═════ Text ═════
# angelzubehör in polen kaufen?



## Duke-982 (1. Mai 2012)

*hallo,

was haltet ihr von den angel zubehör in polen?

lohnt es sich dort zukaufen? oder eher deutsche läden??


bin heut da gewesen hab 5 gummiwobbler für 2€ pro stück gekauft...
hab zwar 8,50,-€ dann bezahlt 

lg micha*


----------



## lippfried (1. Mai 2012)

*AW: angelzubehör in polen kaufen?*

Ich war mal auf nem Markt hinter Hohenwutzen und da gab es wenig Auswahl und nicht günster als bei uns. 
Z.B.: 1 Kopyto, 10cm = 1,- Euro


----------



## mxchxhl (1. Mai 2012)

*AW: angelzubehör in polen kaufen?*

moin, lohnt sich nicht kann man nicht sagen! kommt drauf an wo du kaufst und was du kaufst! war grad samstag erst wieder in swinemünde- aber nach meiner meinung kannst du alles an ruten, rollen und kunstködern auf den polenmärkten vergessen!in den geschäften kannst du bei markenware durchaus hin und wieder ein schnäppchen machen im vergleich zu deutschland aber wie gesagt das meiste auf den märkten ist schrott, zumindest das was ich von den märkten kenne und ich war schon diverse male in swinemünde, hohenwutzen und stettin!
ist aber nur meine persönliche meinung, probierts am besten selbst aus aber kauft nicht gleich in massen!
mfg


----------



## Bigone (1. Mai 2012)

*AW: angelzubehör in polen kaufen?*

moin, lohnt sich nicht kann man doch sagen,
 meine frau ist polin, ich habe oft in polen 
( zielona gora, centrum wedkarskie) eingekauft, kopytos sind zwar etwas günstiger, jedoch frißt der schlechte Eurokurs dank der Griechen die Differenz fast komplett auf. Ich habe festgestellt, daß der große Angelladen in Kühlschrank Gotteshaus, (um nicht Kaltenkirchen zu sagen) günstiger bzw. gleichteuer ist. Das einzige was ich in Polen noch kaufe, sind bunte Maden. gruß


----------



## mxchxhl (1. Mai 2012)

*AW: angelzubehör in polen kaufen?*



Bigone schrieb:


> moin, lohnt sich nicht kann man doch sagen,
> kopytos sind zwar etwas günstiger, jedoch frißt der schlechte Eurokurs dank der Griechen die Differenz fast komplett auf.
═════
§ Aufgaben
1) Beantworte anhand der Diskussion diese Fragen:
(a) Wie viele Gummiwobbler hat Duke-982 gekauft, und was kostete einer?
(b) Was kostete lippfried zufolge ein Kopyto von 10 cm?
(c) Was kauft Bigone als Einziges noch in Polen?
2) Stimmen die folgenden Aussagen mit der Diskussion überein? Antworte jeweils mit Ja oder Nein und zitiere die entscheidenden Worte.
(a) mxchxhl hält Ruten, Rollen und Kunstköder von den Polenmärkten für empfehlenswert.
(b) Bigone hat in Zielona Gora eingekauft.
(c) Auf dem Markt hinter Hohenwutzen fand lippfried eine große Auswahl.
3) Schreib bitte den Abschnitt der Diskussion wortgetreu ab, beginnend bei „Z.B.: 1 Kopyto, 10cm“ und endend bei „gleich in massen!“.
Die Datensätze stammen aus einer anderen Quelle.
═════ Bereitgestellte Daten ═════
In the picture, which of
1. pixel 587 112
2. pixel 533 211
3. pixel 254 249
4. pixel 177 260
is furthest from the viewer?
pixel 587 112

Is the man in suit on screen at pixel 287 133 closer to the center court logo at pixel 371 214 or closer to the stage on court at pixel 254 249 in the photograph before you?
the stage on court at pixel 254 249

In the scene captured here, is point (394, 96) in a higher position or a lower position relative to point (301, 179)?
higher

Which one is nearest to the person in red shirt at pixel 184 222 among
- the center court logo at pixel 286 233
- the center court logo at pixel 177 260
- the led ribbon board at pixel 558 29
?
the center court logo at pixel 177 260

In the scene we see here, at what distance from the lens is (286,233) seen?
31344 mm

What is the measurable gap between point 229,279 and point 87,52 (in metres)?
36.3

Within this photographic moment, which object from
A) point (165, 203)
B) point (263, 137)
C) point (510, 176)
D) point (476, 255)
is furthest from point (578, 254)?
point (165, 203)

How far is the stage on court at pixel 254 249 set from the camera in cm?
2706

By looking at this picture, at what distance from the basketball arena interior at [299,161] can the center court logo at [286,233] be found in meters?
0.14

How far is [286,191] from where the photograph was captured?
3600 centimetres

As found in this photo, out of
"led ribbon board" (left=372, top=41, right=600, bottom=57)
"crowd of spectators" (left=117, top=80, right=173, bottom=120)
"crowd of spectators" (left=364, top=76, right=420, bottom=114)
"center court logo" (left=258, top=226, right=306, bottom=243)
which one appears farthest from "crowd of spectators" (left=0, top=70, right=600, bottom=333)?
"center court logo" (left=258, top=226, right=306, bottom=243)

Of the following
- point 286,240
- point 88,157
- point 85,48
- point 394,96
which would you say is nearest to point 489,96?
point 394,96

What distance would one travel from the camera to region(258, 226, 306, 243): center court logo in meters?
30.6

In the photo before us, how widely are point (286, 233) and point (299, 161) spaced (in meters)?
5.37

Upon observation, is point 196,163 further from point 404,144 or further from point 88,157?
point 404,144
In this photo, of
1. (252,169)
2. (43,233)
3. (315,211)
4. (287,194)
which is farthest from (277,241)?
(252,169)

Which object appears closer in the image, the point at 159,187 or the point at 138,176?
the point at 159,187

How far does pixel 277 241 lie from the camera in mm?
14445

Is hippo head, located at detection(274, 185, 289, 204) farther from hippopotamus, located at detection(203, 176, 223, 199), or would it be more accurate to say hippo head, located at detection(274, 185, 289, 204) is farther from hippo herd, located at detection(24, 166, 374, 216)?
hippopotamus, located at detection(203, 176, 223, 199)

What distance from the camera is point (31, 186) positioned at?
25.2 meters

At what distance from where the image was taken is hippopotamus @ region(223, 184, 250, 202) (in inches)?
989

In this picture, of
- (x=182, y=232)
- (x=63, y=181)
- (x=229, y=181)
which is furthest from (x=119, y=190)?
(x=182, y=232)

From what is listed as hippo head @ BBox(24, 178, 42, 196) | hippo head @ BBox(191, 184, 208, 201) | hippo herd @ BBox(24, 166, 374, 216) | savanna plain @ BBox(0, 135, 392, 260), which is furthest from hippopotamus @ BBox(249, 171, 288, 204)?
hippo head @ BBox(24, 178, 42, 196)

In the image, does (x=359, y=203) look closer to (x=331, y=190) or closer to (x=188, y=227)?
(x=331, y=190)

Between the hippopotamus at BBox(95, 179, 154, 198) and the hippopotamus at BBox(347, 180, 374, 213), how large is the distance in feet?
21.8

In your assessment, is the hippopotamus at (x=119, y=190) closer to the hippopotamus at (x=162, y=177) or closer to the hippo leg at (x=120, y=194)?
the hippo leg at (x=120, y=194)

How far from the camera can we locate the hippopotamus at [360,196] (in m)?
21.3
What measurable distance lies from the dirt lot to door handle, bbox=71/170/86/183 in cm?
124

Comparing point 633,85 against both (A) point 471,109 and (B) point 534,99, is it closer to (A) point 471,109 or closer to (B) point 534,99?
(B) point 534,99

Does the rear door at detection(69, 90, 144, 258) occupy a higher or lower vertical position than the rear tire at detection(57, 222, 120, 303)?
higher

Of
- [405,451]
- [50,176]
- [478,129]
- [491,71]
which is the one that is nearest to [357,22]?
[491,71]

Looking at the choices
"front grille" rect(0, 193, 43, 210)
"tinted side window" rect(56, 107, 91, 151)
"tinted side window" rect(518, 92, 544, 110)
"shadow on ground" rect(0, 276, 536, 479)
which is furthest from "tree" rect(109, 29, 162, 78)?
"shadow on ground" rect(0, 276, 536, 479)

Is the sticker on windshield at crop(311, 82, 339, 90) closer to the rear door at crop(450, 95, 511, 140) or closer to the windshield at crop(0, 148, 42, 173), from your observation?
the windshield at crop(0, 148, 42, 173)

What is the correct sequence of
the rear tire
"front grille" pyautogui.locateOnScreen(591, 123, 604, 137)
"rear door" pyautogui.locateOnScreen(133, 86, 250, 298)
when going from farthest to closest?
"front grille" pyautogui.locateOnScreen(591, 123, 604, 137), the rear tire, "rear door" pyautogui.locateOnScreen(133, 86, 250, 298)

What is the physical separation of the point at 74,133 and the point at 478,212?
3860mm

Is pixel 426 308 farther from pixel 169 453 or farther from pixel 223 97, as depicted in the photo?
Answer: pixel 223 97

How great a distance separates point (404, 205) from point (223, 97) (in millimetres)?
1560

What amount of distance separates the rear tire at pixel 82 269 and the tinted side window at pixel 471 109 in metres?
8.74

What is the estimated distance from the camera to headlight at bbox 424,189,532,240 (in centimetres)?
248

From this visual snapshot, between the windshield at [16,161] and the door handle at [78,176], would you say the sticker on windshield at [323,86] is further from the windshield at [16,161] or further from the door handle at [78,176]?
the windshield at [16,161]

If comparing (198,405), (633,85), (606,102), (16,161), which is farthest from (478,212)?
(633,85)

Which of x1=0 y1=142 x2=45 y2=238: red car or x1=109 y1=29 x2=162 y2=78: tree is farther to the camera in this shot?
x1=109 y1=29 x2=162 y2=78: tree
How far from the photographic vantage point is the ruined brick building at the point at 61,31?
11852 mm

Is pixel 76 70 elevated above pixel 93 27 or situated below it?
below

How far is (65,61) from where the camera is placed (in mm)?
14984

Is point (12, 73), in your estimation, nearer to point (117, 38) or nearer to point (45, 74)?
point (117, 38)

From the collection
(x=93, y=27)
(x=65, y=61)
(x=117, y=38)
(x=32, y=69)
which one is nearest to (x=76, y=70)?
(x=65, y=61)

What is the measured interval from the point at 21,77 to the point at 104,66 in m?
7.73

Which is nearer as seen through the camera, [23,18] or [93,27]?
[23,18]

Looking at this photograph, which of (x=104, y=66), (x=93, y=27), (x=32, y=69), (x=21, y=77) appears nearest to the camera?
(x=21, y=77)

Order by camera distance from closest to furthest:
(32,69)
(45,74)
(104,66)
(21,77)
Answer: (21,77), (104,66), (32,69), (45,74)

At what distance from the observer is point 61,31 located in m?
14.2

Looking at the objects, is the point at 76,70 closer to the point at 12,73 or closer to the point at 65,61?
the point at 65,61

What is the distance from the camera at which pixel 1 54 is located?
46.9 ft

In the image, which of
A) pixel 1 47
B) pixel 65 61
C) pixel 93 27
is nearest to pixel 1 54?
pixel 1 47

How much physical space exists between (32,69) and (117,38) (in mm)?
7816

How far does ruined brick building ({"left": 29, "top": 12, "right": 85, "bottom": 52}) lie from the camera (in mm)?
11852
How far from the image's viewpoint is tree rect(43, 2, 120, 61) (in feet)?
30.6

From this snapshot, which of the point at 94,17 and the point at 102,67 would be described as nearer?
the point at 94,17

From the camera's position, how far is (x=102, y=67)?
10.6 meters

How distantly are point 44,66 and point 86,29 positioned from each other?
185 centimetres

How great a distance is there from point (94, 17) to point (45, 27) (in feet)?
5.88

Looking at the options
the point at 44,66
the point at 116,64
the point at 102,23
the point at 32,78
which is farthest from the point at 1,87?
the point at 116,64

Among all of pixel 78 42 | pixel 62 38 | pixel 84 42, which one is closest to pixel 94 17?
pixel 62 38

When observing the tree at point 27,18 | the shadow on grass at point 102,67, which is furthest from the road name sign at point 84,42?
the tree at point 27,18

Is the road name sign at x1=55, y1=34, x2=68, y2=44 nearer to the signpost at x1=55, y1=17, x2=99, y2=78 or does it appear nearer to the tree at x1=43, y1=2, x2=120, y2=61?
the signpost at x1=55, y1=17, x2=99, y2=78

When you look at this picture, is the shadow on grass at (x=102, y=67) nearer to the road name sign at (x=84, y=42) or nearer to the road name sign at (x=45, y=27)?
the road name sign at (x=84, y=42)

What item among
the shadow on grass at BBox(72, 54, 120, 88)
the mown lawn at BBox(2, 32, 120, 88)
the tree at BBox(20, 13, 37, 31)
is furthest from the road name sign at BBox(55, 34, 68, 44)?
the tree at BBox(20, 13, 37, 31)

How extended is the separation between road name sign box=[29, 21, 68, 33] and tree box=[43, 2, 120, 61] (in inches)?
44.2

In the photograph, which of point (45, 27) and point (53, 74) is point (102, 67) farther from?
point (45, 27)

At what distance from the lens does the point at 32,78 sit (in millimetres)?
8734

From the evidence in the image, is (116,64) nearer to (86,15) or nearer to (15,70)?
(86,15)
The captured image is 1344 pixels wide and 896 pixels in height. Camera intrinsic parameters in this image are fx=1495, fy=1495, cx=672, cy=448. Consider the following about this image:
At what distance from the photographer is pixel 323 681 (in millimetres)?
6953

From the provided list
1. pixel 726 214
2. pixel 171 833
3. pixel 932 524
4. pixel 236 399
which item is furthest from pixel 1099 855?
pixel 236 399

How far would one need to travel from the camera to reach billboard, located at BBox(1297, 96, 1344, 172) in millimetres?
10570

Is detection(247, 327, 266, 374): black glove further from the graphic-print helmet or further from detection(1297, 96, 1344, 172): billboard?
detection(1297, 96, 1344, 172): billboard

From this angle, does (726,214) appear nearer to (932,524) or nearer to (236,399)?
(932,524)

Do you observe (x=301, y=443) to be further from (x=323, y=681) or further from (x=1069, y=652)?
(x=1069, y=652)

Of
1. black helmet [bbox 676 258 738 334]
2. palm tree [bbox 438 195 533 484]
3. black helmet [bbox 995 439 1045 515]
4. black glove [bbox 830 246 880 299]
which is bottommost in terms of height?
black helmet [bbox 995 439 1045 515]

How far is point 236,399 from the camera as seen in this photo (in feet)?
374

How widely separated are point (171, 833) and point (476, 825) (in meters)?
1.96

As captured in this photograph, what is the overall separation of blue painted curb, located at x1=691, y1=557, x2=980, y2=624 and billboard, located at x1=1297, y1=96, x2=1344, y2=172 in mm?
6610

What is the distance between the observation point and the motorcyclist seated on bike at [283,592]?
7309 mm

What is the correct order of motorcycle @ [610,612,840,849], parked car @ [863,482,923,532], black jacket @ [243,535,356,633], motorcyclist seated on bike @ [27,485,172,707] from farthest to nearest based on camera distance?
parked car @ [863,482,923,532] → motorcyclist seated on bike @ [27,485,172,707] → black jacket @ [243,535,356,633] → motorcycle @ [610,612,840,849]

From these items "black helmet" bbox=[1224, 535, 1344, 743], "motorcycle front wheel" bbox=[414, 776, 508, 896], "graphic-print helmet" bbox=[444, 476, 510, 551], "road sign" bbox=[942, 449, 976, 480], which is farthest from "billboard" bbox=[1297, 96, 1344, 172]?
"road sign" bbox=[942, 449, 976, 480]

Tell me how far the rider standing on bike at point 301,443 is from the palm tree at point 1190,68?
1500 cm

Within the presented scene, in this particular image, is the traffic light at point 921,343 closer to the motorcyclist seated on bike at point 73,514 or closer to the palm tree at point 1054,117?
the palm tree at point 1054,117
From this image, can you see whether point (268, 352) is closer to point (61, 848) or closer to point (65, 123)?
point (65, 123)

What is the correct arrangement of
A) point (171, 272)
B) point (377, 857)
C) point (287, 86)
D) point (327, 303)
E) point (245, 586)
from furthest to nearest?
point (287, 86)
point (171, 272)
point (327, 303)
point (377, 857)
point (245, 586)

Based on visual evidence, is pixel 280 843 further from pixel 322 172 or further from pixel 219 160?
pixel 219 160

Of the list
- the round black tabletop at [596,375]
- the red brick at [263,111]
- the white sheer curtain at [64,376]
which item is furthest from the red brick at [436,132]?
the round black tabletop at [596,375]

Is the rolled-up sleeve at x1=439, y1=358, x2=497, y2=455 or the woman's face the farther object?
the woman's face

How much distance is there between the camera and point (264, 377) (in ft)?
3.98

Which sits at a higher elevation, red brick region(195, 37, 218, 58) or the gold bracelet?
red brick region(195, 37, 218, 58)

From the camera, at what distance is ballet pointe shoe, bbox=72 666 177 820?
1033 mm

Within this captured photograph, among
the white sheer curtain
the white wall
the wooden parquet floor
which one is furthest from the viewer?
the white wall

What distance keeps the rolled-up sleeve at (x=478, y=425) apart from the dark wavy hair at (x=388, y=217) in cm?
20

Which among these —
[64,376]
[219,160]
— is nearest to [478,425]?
═════
§ Erwartete Antworten
1)
(a) Fünf Gummiwobbler für 2 € pro Stück.
(b) 1 Euro.
(c) Bunte Maden.

2)
(a) Nein: „kannst du alles an ruten, rollen und kunstködern auf den polenmärkten vergessen“
(b) Ja: „ich habe oft in polen ( zielona gora, centrum wedkarskie) eingekauft“
(c) Nein: „da gab es wenig Auswahl“

3)
Z.B.: 1 Kopyto, 10cm = 1,- Euro


----------



## mxchxhl (1. Mai 2012)

*AW: angelzubehör in polen kaufen?*

moin, lohnt sich nicht kann man nicht sagen! kommt drauf an wo du kaufst und was du kaufst! war grad samstag erst wieder in swinemünde- aber nach meiner meinung kannst du alles an ruten, rollen und kunstködern auf den polenmärkten vergessen!in den geschäften kannst du bei markenware durchaus hin und wieder ein schnäppchen machen im vergleich zu deutschland aber wie gesagt das meiste auf den märkten ist schrott, zumindest das was ich von den märkten kenne und ich war schon diverse male in swinemünde, hohenwutzen und stettin!
ist aber nur meine persönliche meinung, probierts am besten selbst aus aber kauft nicht gleich in massen!